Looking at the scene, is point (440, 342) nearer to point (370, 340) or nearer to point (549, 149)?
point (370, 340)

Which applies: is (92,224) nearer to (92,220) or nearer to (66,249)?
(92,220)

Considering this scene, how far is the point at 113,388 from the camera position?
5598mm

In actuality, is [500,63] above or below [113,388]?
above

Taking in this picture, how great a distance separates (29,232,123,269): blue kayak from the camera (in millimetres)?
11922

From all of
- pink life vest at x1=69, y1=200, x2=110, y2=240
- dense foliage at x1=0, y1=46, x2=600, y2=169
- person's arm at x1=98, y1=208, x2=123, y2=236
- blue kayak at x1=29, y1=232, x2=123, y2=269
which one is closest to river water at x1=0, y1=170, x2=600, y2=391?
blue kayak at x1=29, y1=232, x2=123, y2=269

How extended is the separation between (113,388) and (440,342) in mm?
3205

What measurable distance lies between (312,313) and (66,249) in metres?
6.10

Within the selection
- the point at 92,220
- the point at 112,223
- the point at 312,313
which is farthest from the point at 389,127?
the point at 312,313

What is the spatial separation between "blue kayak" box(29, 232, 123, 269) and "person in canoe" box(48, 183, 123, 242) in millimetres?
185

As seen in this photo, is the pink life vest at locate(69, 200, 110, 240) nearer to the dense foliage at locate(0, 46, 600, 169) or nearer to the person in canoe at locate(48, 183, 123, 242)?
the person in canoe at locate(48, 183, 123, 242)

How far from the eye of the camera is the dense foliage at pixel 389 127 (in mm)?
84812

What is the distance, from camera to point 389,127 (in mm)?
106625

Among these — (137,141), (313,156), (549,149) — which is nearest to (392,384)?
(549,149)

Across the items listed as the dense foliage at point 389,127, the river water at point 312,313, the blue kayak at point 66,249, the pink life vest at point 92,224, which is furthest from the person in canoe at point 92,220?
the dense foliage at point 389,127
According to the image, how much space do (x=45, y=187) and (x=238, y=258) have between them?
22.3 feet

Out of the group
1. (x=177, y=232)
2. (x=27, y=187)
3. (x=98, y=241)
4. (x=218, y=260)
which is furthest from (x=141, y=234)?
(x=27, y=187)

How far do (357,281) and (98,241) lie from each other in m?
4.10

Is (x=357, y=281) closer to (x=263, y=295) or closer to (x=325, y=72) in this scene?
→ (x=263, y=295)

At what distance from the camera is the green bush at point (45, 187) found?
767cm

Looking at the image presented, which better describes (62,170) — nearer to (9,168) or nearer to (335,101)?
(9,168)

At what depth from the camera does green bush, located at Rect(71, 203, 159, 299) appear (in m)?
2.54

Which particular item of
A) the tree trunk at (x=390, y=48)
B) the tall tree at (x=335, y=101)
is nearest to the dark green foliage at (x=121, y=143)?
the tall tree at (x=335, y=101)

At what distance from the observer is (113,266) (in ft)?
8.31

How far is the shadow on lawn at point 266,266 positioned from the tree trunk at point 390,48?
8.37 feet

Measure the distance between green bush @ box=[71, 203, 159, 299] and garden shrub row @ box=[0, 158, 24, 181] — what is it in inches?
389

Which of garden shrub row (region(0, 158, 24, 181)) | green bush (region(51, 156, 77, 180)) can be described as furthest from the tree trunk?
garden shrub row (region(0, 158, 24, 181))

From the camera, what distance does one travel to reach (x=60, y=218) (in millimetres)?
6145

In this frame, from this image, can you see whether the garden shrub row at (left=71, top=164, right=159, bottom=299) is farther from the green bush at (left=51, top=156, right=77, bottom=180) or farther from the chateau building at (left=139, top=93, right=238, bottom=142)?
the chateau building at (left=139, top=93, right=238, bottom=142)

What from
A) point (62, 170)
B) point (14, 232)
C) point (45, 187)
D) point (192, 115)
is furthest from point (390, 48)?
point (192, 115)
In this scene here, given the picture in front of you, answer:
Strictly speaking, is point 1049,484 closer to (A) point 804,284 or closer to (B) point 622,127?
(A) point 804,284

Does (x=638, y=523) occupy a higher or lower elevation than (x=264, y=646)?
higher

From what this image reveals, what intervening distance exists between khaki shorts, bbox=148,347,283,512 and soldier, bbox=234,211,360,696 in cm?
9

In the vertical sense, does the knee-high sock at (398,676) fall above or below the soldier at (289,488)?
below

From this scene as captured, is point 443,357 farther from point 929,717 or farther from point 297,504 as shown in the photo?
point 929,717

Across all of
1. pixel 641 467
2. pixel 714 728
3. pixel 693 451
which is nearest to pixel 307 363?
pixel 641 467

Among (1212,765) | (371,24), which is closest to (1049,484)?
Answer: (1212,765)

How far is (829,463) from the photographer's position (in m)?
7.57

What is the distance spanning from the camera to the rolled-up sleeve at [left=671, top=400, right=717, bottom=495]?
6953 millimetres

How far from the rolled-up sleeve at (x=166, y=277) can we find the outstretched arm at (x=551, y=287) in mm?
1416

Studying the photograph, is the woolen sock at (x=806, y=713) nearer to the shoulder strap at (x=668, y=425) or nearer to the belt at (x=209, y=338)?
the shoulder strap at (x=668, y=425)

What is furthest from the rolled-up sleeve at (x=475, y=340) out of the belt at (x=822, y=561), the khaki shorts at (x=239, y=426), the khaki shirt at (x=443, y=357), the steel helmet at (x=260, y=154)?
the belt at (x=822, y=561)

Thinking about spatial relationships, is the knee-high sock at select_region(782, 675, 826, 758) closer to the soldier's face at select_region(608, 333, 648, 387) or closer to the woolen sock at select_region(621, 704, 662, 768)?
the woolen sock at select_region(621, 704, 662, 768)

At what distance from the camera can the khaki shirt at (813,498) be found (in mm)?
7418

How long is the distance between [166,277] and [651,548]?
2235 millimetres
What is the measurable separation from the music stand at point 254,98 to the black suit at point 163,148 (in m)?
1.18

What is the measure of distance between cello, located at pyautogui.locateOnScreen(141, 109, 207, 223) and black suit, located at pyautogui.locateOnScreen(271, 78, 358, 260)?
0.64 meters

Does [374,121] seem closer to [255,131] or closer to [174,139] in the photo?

•••••

# Short exercise
Restate the listing above word for word.

# Answer to the problem
Looking at the scene, is point (440, 342) nearer to point (370, 340) or nearer to point (549, 149)?
point (370, 340)

Which applies: is (92,224) nearer to (92,220) or nearer to (66,249)?
(92,220)

Considering this scene, how far is the point at 113,388 from the camera position?
5598mm

In actuality, is [500,63] above or below [113,388]?
above

Taking in this picture, how great a distance separates (29,232,123,269): blue kayak from the camera (in millimetres)?
11922

From all of
- pink life vest at x1=69, y1=200, x2=110, y2=240
- dense foliage at x1=0, y1=46, x2=600, y2=169
- person's arm at x1=98, y1=208, x2=123, y2=236
- blue kayak at x1=29, y1=232, x2=123, y2=269
which one is closest to river water at x1=0, y1=170, x2=600, y2=391?
blue kayak at x1=29, y1=232, x2=123, y2=269

How extended is the separation between (113,388) and (440,342) in mm?
3205

What measurable distance lies between (312,313) and (66,249) in metres?
6.10

Within the selection
- the point at 92,220
- the point at 112,223
- the point at 312,313
which is farthest from the point at 389,127?
the point at 312,313

What is the spatial separation between "blue kayak" box(29, 232, 123, 269) and "person in canoe" box(48, 183, 123, 242) in millimetres?
185

As seen in this photo, is the pink life vest at locate(69, 200, 110, 240) nearer to the dense foliage at locate(0, 46, 600, 169) or nearer to the person in canoe at locate(48, 183, 123, 242)?
the person in canoe at locate(48, 183, 123, 242)

How far from the eye of the camera is the dense foliage at pixel 389 127 (in mm)?
84812

What is the distance, from camera to point 389,127 (in mm)?
106625

Among these — (137,141), (313,156), (549,149) — which is nearest to (392,384)?
(549,149)

Across the items listed as the dense foliage at point 389,127, the river water at point 312,313, the blue kayak at point 66,249, the pink life vest at point 92,224, which is furthest from the person in canoe at point 92,220?
the dense foliage at point 389,127
According to the image, how much space do (x=45, y=187) and (x=238, y=258) have between them?
22.3 feet

Out of the group
1. (x=177, y=232)
2. (x=27, y=187)
3. (x=98, y=241)
4. (x=218, y=260)
which is furthest from (x=141, y=234)?
(x=27, y=187)

How far do (357,281) and (98,241) lie from each other in m?
4.10

Is (x=357, y=281) closer to (x=263, y=295) or closer to (x=325, y=72) in this scene?
→ (x=263, y=295)

At what distance from the camera is the green bush at point (45, 187) found?
767cm

Looking at the image presented, which better describes (62,170) — nearer to (9,168) or nearer to (335,101)?
(9,168)

At what depth from the camera does green bush, located at Rect(71, 203, 159, 299) appear (in m)?
2.54

Which particular item of
A) the tree trunk at (x=390, y=48)
B) the tall tree at (x=335, y=101)
is nearest to the dark green foliage at (x=121, y=143)?
the tall tree at (x=335, y=101)

At what distance from the observer is (113,266) (in ft)?
8.31

How far is the shadow on lawn at point 266,266 positioned from the tree trunk at point 390,48?
8.37 feet

Measure the distance between green bush @ box=[71, 203, 159, 299] and garden shrub row @ box=[0, 158, 24, 181] — what is it in inches?
389

Which of garden shrub row (region(0, 158, 24, 181)) | green bush (region(51, 156, 77, 180)) can be described as furthest from the tree trunk?
garden shrub row (region(0, 158, 24, 181))

From the camera, what distance does one travel to reach (x=60, y=218) (in millimetres)?
6145

In this frame, from this image, can you see whether the garden shrub row at (left=71, top=164, right=159, bottom=299) is farther from the green bush at (left=51, top=156, right=77, bottom=180) or farther from the chateau building at (left=139, top=93, right=238, bottom=142)?
the chateau building at (left=139, top=93, right=238, bottom=142)

What from
A) point (62, 170)
B) point (14, 232)
C) point (45, 187)
D) point (192, 115)
is furthest from point (390, 48)?
point (192, 115)
In this scene here, given the picture in front of you, answer:
Strictly speaking, is point 1049,484 closer to (A) point 804,284 or closer to (B) point 622,127?
(A) point 804,284

Does (x=638, y=523) occupy a higher or lower elevation than (x=264, y=646)?
higher

From what this image reveals, what intervening distance exists between khaki shorts, bbox=148,347,283,512 and soldier, bbox=234,211,360,696 in cm?
9

In the vertical sense, does the knee-high sock at (398,676) fall above or below the soldier at (289,488)?
below

From this scene as captured, is point 443,357 farther from point 929,717 or farther from point 297,504 as shown in the photo?
point 929,717

Across all of
1. pixel 641 467
2. pixel 714 728
3. pixel 693 451
which is nearest to pixel 307 363?
pixel 641 467

Among (1212,765) | (371,24), which is closest to (1049,484)?
Answer: (1212,765)

How far is (829,463) from the photographer's position (in m)?
7.57

What is the distance spanning from the camera to the rolled-up sleeve at [left=671, top=400, right=717, bottom=495]?
6953 millimetres

How far from the rolled-up sleeve at (x=166, y=277) can we find the outstretched arm at (x=551, y=287) in mm?
1416

Studying the photograph, is the woolen sock at (x=806, y=713) nearer to the shoulder strap at (x=668, y=425) or nearer to the belt at (x=209, y=338)?
the shoulder strap at (x=668, y=425)

What is furthest from the rolled-up sleeve at (x=475, y=340) out of the belt at (x=822, y=561), the khaki shorts at (x=239, y=426), the khaki shirt at (x=443, y=357), the steel helmet at (x=260, y=154)?
the belt at (x=822, y=561)

Thinking about spatial relationships, is the knee-high sock at select_region(782, 675, 826, 758) closer to the soldier's face at select_region(608, 333, 648, 387) or closer to the woolen sock at select_region(621, 704, 662, 768)?
the woolen sock at select_region(621, 704, 662, 768)

At what distance from the camera can the khaki shirt at (813,498) be found (in mm)?
7418

How long is the distance between [166,277] and [651,548]?
2235 millimetres
What is the measurable separation from the music stand at point 254,98 to the black suit at point 163,148 (in m)?
1.18

What is the measure of distance between cello, located at pyautogui.locateOnScreen(141, 109, 207, 223) and black suit, located at pyautogui.locateOnScreen(271, 78, 358, 260)?
0.64 meters

Does [374,121] seem closer to [255,131] or closer to [174,139] in the photo?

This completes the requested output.